DATASET EXCERPTS below:
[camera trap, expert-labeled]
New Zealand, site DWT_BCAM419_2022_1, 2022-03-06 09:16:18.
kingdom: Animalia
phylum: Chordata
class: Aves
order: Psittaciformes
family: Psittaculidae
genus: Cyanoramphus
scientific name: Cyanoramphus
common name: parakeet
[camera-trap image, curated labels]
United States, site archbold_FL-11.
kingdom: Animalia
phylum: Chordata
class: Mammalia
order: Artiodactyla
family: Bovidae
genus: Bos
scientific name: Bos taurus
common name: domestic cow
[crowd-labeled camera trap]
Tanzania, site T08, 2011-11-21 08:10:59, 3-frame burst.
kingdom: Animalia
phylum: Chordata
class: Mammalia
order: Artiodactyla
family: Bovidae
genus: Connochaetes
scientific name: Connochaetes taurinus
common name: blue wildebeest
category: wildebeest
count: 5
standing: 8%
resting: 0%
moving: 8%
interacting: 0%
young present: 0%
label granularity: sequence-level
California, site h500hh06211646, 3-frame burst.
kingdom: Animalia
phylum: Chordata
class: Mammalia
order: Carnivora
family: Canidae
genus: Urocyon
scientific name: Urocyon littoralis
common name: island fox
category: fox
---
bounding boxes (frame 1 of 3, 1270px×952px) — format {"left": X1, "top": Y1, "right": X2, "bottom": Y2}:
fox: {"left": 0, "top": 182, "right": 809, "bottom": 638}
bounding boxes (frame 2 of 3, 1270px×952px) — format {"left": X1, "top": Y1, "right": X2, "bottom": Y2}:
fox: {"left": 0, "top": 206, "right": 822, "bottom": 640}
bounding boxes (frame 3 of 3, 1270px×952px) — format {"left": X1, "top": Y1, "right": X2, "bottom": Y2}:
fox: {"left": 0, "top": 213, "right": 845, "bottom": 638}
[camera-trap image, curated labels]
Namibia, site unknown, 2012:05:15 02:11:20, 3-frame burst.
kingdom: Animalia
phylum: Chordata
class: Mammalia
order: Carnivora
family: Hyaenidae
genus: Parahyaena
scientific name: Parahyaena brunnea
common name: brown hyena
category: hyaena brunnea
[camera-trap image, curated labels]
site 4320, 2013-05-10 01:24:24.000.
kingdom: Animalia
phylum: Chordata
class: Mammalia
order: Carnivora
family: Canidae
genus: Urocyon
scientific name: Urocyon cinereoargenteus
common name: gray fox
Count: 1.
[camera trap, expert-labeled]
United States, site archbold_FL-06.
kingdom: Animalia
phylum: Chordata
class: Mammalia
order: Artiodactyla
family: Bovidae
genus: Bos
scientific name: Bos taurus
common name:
End of DATASET EXCERPTS.
### TASK INSTRUCTIONS
What is needed is a word-for-word restatement of every line from the one with "family: Hyaenidae" to the end of the entries above.

### RESULT BELOW
family: Hyaenidae
genus: Parahyaena
scientific name: Parahyaena brunnea
common name: brown hyena
category: hyaena brunnea
[camera-trap image, curated labels]
site 4320, 2013-05-10 01:24:24.000.
kingdom: Animalia
phylum: Chordata
class: Mammalia
order: Carnivora
family: Canidae
genus: Urocyon
scientific name: Urocyon cinereoargenteus
common name: gray fox
Count: 1.
[camera trap, expert-labeled]
United States, site archbold_FL-06.
kingdom: Animalia
phylum: Chordata
class: Mammalia
order: Artiodactyla
family: Bovidae
genus: Bos
scientific name: Bos taurus
common name:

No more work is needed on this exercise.